De Gennaro e il paradosso dei suoi accusatori

Massimo Bordin
Ragionare sui fatti, in un clima in cui molti berciano parole come “sveglia!” e “vergogna!!”, è fatica ingrata, però vale la pena provarci. Un primo fatto: le vicende del G8 di Genova vennero considerate di eccezionale gravità già mentre si svolgevano.

Ragionare sui fatti, in un clima in cui molti berciano parole come “sveglia!” e “vergogna!!”, è fatica ingrata, però vale la pena provarci. Un primo fatto: le vicende del G8 di Genova vennero considerate di eccezionale gravità già mentre si svolgevano. Non solo la morte del giovane Giuliani ma anche i fatti della Diaz e di Bolzaneto. Tanto è vero che, secondo fatto, il Parlamento approntò in poche settimane un comitato ad hoc per ascoltare i protagonisti di quelle vicende. Nessuno, tranne Rifondazione comunista, chiese le dimissioni del ministro dell’Interno o del capo della polizia, che da poco era De Gennaro.

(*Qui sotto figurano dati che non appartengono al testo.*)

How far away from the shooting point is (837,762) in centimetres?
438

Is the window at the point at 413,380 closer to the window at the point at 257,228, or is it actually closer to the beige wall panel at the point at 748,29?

Si può pensare che fu giusto o sbagliato, sta di fatto che andò così. Naturalmente la vicenda ebbe una ricaduta giudiziaria.

 

De Gennaro fu assolto in primo grado, condannato in appello, definitivamente assolto dalla cassazione. Dal Viminale andò al coordinamento dei servizi segreti e il governo Monti lo vide sottosegretario con delega ai servizi. Il governo Letta lo nominò alla presidenza di Finmeccanica. Fu allora che venne di nuovo evocata la vicenda genovese, oggi di nuovo richiamata dopo la nota sentenza europea. Dunque il paradosso è duplice. Per gli incarichi di responsabilità dove De Gennaro avrebbe potuto in ipotesi reiterare il reato, per il quale peraltro è stato assolto, le critiche furono isolate. Da quando è a Finmeccanica sono cresciute. Secondo paradosso: si fanno grandi proclami antimafia ma i proclamatori plaudono alla messa in stato d’accusa di chi ha arrestato Riina, alla condanna di chi ha arrestato Santapaola, alle dimissioni di chi ha portato Buscetta in Italia.